Our fixed charge coverage ratio was 3.9 times at year-end 2010, up from 2.7 times in the previous quarter.
A description of how we calculate these ratios can be found in the back of our supplemental operating and financial data report furnished to the SEC and available on our website.
This leads to our funding requirements for 2011.
First and foremost, the timing of our capital raising activities is a function of our investment activities and market conditions.
We expect to raise additional capital for growth through a combination of common equity, preferred stock and unsecured debt.
It is also possible that we may sell certain non-core assets to raise capital.
However we have not included any potential asset sales in our 2011 guidance.
As of the end of the day yesterday, the balance on our $750 million revolving credit facility, net of cash at year-end, was $423 million.
Finally, moving on to our revised 2011 FFO guidance.
Because we are entering the year with a leasing backlog equal to approximately $27.5 million, which is quite a bit larger than we anticipated last quarter, and because we've changed some of our assumptions regarding the timing of capital markets activities, we are raising our FFO guidance for the year ending December 31, 2011 at the midpoint by $0.075 per share to between $3.80 and $3.95 per diluted share in unit.
This guidance represents expected FFO growth of 12.1% to 16.5% over reported 2010 FFO of $3.39 per diluted share in unit.
Before opening up for questions I would like to summarize my comments and make one final point.
One, our recent 28% increase in dividend was due to our expectations for growing cash flow and is consistent with our existing policy to target a 100% distribution of taxable income.
At a $57.50 share price, the current dividend generates a yield of 4.73% versus 3.4% for the RMZ.
Our 2010 FFO per share exceeded consensus by $0.10 for reported results and $0.20 on a core basis.
Our fourth quarter results also exceeded consensus reported FFO by $0.08 and core by $0.06.
There have been some comments from analysts about the quality of the bead because of the reversal of the Real Estate tax accrual in the fourth quarter.
While the fourth quarter results were positively affected by the reduced real estate taxes in the quarter, it is important to understand that the real estate taxes accrued in the previous quarters were too high and that the full year accrual is correct.
Therefore the 2010 FFO represents a clean bead of consensus.
Obviously we feel very good about this outcome.

To do
1/ In the earnings call remarks, what was the balance on the $750 million revolving credit facility, net of cash at year-end, as of the end of the day yesterday?
2/ Rewrite every one of the rows below with "sheet music" changed to "notated piece", keeping all else identical.

Data in this exercise
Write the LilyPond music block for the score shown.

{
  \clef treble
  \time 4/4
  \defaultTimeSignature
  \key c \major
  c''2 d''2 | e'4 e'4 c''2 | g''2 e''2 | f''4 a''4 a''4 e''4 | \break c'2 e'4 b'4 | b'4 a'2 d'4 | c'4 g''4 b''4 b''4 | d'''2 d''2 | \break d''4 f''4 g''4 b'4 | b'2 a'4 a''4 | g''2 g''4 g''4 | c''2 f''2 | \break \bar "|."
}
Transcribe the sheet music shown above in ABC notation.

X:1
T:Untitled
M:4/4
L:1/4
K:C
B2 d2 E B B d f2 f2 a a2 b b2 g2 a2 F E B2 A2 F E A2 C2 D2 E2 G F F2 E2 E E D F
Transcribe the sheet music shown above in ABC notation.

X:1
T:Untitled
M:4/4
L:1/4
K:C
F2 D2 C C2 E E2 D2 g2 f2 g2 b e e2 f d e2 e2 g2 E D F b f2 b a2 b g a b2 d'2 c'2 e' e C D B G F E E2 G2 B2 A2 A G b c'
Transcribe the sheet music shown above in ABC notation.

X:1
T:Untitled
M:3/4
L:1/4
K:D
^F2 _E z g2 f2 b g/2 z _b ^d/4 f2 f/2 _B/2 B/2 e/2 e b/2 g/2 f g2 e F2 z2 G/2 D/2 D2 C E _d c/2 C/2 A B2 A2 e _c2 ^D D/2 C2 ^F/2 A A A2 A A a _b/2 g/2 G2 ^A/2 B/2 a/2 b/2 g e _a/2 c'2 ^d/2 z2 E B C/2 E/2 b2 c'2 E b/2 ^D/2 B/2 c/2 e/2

Expected responses
1/ $423 million

2/
Write the LilyPond music block for the score shown.

{
  \clef treble
  \time 4/4
  \defaultTimeSignature
  \key c \major
  c''2 d''2 | e'4 e'4 c''2 | g''2 e''2 | f''4 a''4 a''4 e''4 | \break c'2 e'4 b'4 | b'4 a'2 d'4 | c'4 g''4 b''4 b''4 | d'''2 d''2 | \break d''4 f''4 g''4 b'4 | b'2 a'4 a''4 | g''2 g''4 g''4 | c''2 f''2 | \break \bar "|."
}
Transcribe the notated piece shown above in ABC notation.

X:1
T:Untitled
M:4/4
L:1/4
K:C
B2 d2 E B B d f2 f2 a a2 b b2 g2 a2 F E B2 A2 F E A2 C2 D2 E2 G F F2 E2 E E D F
Transcribe the notated piece shown above in ABC notation.

X:1
T:Untitled
M:4/4
L:1/4
K:C
F2 D2 C C2 E E2 D2 g2 f2 g2 b e e2 f d e2 e2 g2 E D F b f2 b a2 b g a b2 d'2 c'2 e' e C D B G F E E2 G2 B2 A2 A G b c'
Transcribe the notated piece shown above in ABC notation.

X:1
T:Untitled
M:3/4
L:1/4
K:D
^F2 _E z g2 f2 b g/2 z _b ^d/4 f2 f/2 _B/2 B/2 e/2 e b/2 g/2 f g2 e F2 z2 G/2 D/2 D2 C E _d c/2 C/2 A B2 A2 e _c2 ^D D/2 C2 ^F/2 A A A2 A A a _b/2 g/2 G2 ^A/2 B/2 a/2 b/2 g e _a/2 c'2 ^d/2 z2 E B C/2 E/2 b2 c'2 E b/2 ^D/2 B/2 c/2 e/2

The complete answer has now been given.